PROBLEMS »
1. In the Metamath page for theorem trrelsuperrel2dg, who contributed the theorem, and on what date?
2. Proceed with the Metamath proof of theorem trrelsuperrel2dg, starting after the last step shown.

Theorem trrelsuperrel2dg 44185

Description: Concrete construction of a superclass of relation 𝑅 which is a transitive relation. (Contributed by RP, 20-Jul-2020.)

Hypothesis

Ref	Expression
trrelsuperrel2dg.s	⊢ (𝜑 → 𝑆 = (𝑅 ∪ (dom 𝑅 × ran 𝑅)))

Assertion

Ref	Expression
trrelsuperrel2dg	⊢ (𝜑 → (𝑅 ⊆ 𝑆 ∧ (𝑆 ∘ 𝑆) ⊆ 𝑆))

Proof of Theorem trrelsuperrel2dg

Step	Hyp	Ref	Expression
1		ssun1 4121	. . 3 ⊢ 𝑅 ⊆ (𝑅 ∪ (dom 𝑅 × ran 𝑅))
2		trrelsuperrel2dg.s	. . 3 ⊢ (𝜑 → 𝑆 = (𝑅 ∪ (dom 𝑅 × ran 𝑅)))
3	1, 2	sseqtrrid 3970	. 2 ⊢ (𝜑 → 𝑅 ⊆ 𝑆)
4		xptrrel 14979	. . . . 5 ⊢ ((dom 𝑅 × ran 𝑅) ∘ (dom 𝑅 × ran 𝑅)) ⊆ (dom 𝑅 × ran 𝑅)
5		ssun2 4122	. . . . 5 ⊢ (dom 𝑅 × ran 𝑅) ⊆ (𝑅 ∪ (dom 𝑅 × ran 𝑅))
6	4, 5	sstri 3936	. . . 4 ⊢ ((dom 𝑅 × ran 𝑅) ∘ (dom 𝑅 × ran 𝑅)) ⊆ (𝑅 ∪ (dom 𝑅 × ran 𝑅))
7	6	a1i 11	. . 3 ⊢ (𝜑 → ((dom 𝑅 × ran 𝑅) ∘ (dom 𝑅 × ran 𝑅)) ⊆ (𝑅 ∪ (dom 𝑅 × ran 𝑅)))
8	2, 2	coeq12d 5825	. . . 4 ⊢ (𝜑 → (𝑆 ∘ 𝑆) = ((𝑅 ∪ (dom 𝑅 × ran 𝑅)) ∘ (𝑅 ∪ (dom 𝑅 × ran 𝑅))))

Image and question records »

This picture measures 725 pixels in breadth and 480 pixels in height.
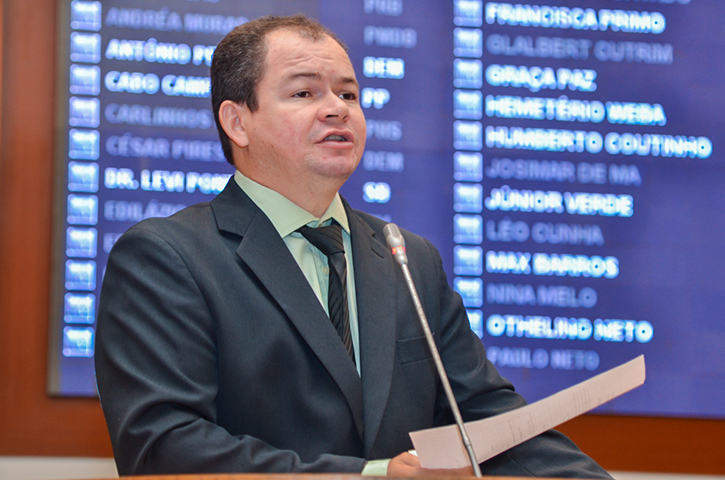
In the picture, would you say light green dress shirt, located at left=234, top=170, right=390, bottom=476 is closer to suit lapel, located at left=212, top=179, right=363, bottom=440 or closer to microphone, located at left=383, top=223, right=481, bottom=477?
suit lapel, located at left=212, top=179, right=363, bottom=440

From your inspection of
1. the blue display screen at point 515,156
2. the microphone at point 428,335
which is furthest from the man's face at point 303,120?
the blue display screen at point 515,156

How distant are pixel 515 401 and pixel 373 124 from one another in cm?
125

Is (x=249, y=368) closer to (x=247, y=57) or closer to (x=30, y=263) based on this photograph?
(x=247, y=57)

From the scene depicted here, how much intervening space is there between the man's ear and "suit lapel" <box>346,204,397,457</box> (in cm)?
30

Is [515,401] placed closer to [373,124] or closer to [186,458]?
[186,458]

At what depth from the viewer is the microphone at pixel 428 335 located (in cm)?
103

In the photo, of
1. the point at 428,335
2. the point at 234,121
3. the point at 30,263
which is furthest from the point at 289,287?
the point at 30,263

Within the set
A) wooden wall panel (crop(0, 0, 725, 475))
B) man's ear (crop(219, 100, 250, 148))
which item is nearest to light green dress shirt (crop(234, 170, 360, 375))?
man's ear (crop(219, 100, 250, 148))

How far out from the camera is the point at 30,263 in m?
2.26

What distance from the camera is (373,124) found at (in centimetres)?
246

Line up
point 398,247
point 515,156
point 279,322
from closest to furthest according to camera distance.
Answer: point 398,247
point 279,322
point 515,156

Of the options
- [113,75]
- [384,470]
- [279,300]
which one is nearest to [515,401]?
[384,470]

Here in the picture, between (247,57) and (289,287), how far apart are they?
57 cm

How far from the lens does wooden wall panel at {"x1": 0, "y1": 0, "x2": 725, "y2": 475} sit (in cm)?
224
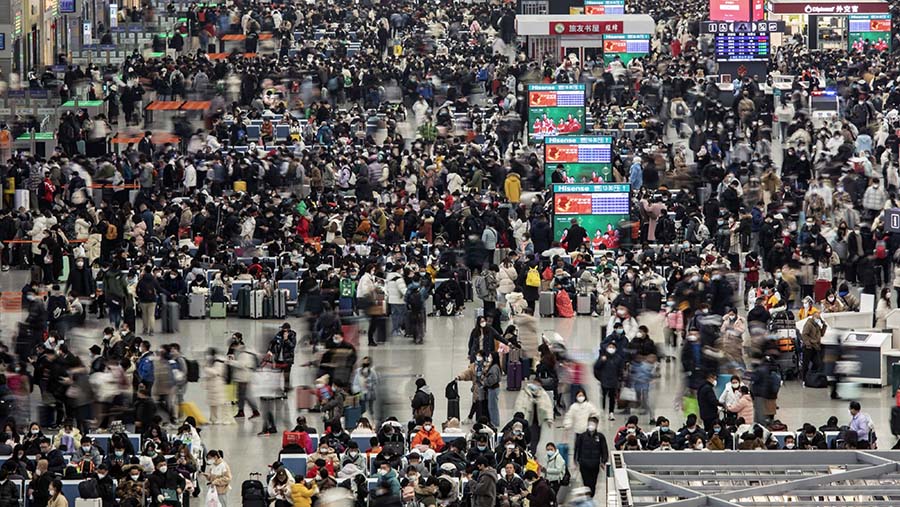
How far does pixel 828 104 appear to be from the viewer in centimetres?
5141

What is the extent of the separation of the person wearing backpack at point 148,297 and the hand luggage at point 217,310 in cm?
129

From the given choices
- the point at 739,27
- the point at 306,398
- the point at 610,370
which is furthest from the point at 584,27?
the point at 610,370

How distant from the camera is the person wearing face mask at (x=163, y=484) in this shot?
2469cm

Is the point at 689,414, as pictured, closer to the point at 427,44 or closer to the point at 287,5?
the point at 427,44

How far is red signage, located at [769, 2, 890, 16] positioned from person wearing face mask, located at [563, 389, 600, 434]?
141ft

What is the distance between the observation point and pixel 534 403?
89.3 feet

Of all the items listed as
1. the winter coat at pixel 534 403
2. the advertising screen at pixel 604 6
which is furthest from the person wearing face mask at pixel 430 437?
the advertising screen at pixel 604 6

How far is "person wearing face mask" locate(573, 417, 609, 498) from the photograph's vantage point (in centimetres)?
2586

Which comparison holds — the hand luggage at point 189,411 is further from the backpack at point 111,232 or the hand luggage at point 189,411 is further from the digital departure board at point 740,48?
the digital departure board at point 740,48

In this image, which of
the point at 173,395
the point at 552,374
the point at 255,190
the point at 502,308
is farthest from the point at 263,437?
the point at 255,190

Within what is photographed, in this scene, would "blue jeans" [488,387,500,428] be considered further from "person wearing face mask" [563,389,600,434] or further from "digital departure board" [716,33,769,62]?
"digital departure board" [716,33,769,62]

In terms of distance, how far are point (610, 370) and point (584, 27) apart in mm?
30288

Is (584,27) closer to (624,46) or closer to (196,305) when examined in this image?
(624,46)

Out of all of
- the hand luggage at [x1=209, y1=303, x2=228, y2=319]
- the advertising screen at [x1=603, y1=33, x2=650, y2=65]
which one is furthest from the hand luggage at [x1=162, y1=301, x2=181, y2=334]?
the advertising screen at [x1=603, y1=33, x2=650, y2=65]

OUTPUTS BY TASK »
1. It was contributed by RP on 20-Jul-2020.

2.
9		coundir 6220	. . . . . 6 ⊢ ((𝑅 ∪ (dom 𝑅 × ran 𝑅)) ∘ (𝑅 ∪ (dom 𝑅 × ran 𝑅))) = ((𝑅 ∘ (𝑅 ∪ (dom 𝑅 × ran 𝑅))) ∪ ((dom 𝑅 × ran 𝑅) ∘ (𝑅 ∪ (dom 𝑅 × ran 𝑅))))
10		relcnv 6079	. . . . . . 7 ⊢ Rel ◡◡𝑅
11		cocnvcnv1 6230	. . . . . . . . 9 ⊢ (◡◡𝑅 ∘ (𝑅 ∪ (dom 𝑅 × ran 𝑅))) = (𝑅 ∘ (𝑅 ∪ (dom 𝑅 × ran 𝑅)))
12		relssdmrn 6241	. . . . . . . . . . 11 ⊢ (Rel ◡◡𝑅 → ◡◡𝑅 ⊆ (dom ◡◡𝑅 × ran ◡◡𝑅))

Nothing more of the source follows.